魔人を討伐できるほどのハンターなんて世界でも限られている。

それほどの存在ならば全て把握している。


 「魔人と魔人がぶつかった可能性が一番高い」


 ルルカの言葉にギュイも頷く。魔人とやりあえる様な存在は限られてくる。

高位のドラゴンか、伝説に近い幻獣か。

それならこんな戦闘跡ではすまないだろう。地形が変わっている可能性すらある。

ならば同格の魔人同士が争ったというのが一番しっくりくる。


 「ルルカのような存在が他にもいるってことか」


 ギュイの言葉にルルカは頷く。


 「ともに戦える存在ならいいんだがな」


 「期待しないほうがいい。

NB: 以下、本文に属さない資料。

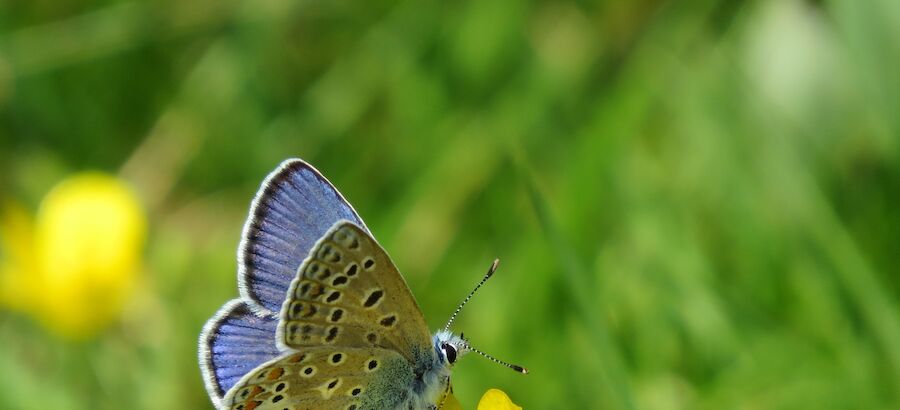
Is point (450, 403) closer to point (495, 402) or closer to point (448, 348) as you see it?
point (448, 348)

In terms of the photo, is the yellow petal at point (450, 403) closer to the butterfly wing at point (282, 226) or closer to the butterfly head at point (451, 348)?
the butterfly head at point (451, 348)

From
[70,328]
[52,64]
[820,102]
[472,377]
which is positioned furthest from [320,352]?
[52,64]

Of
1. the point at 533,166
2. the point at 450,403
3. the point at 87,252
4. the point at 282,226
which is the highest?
the point at 87,252

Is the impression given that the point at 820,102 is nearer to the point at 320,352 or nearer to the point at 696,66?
the point at 696,66

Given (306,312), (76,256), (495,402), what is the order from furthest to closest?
(76,256) < (306,312) < (495,402)

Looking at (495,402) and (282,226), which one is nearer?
(495,402)

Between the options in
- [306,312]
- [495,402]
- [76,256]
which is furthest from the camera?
[76,256]

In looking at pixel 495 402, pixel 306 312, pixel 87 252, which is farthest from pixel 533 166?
pixel 495 402

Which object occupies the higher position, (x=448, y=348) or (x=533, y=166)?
(x=533, y=166)
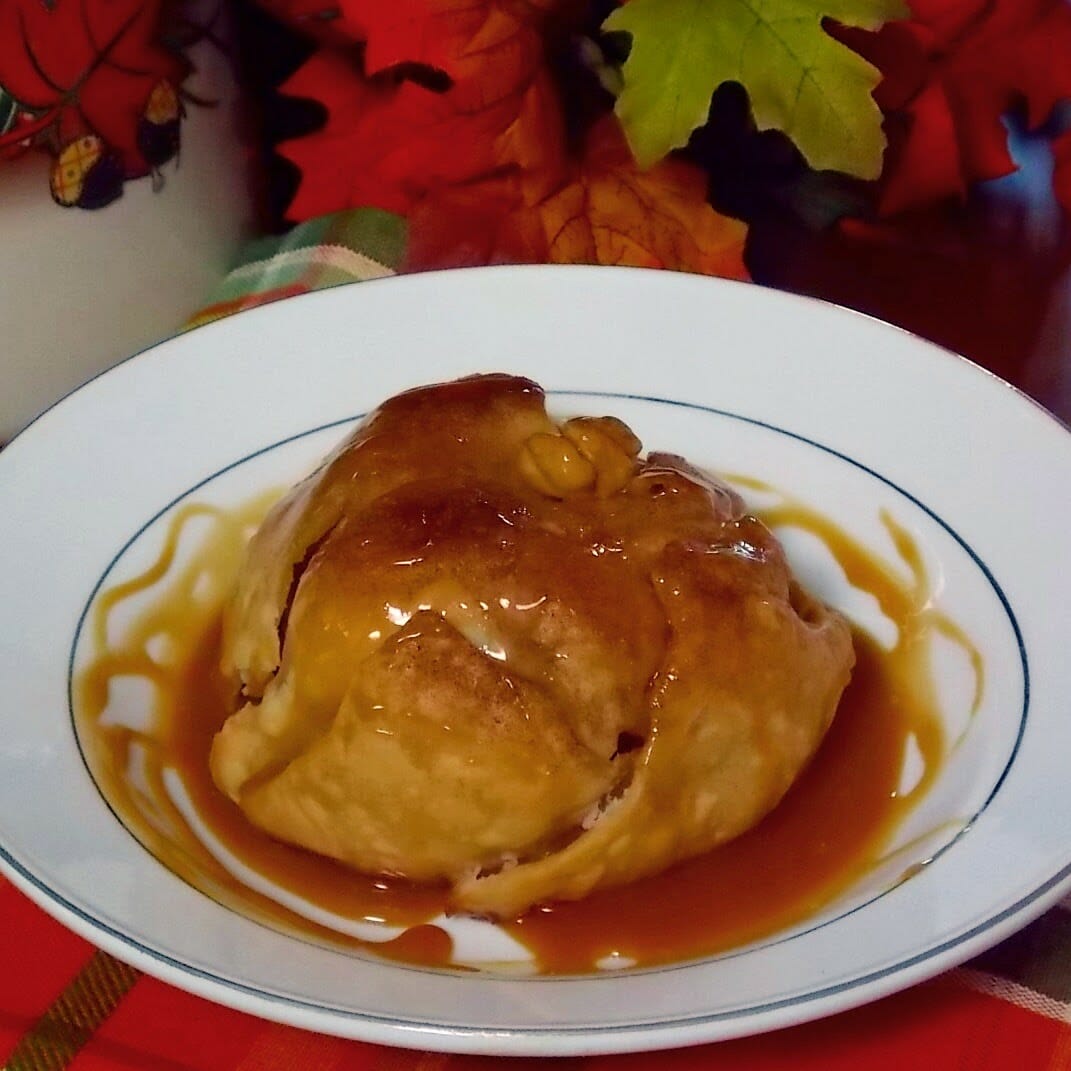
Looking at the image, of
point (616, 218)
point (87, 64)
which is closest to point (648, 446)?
point (616, 218)

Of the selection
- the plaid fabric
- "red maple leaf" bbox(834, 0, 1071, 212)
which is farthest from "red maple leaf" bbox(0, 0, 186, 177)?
"red maple leaf" bbox(834, 0, 1071, 212)

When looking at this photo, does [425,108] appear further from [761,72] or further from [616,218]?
[761,72]

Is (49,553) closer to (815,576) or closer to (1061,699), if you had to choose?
(815,576)

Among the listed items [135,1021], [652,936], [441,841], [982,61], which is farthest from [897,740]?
[982,61]

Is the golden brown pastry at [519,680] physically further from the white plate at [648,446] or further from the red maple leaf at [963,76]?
the red maple leaf at [963,76]

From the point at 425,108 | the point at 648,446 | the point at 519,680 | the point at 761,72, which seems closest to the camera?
the point at 519,680
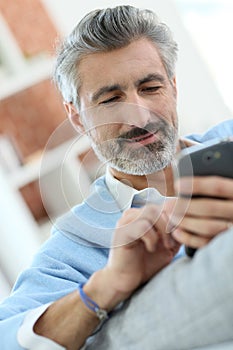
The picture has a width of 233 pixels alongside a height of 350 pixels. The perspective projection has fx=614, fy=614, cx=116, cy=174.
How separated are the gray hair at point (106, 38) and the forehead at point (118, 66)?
0.01m

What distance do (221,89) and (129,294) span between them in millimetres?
1926

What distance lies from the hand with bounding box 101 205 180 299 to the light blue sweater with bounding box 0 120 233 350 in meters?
0.11

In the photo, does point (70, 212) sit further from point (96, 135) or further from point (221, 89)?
point (221, 89)

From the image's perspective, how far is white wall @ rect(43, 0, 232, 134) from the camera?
2.38 metres

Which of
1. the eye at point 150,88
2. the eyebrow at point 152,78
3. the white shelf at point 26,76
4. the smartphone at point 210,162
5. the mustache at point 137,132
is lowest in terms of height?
the smartphone at point 210,162

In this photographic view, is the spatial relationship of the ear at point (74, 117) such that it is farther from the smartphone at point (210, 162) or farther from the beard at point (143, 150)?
the smartphone at point (210, 162)

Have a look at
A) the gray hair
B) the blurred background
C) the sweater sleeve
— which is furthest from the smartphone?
the blurred background

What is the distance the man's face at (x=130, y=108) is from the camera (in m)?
0.81

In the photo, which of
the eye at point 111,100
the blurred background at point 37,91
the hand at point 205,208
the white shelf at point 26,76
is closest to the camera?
the hand at point 205,208

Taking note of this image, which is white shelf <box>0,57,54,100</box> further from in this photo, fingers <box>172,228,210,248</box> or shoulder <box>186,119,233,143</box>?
fingers <box>172,228,210,248</box>

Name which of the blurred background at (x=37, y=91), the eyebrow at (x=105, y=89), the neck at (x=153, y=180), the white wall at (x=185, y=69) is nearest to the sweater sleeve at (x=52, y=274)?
the neck at (x=153, y=180)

魔人は基本的に人間を嫌う。私が例外なだけ」


 ルルカの言葉にギュイは頷く。


 「そうだな。まぁ敵対しないことだけは祈っておくよ。

 というか、俺人間だけどルルカ嫌ってるよな?」


 「人間は嫌いじゃない。ギュイが嫌いなだけ」



 ギュイはそりゃねぇよと呟くと、ルルカを連れて荒野から消え去った。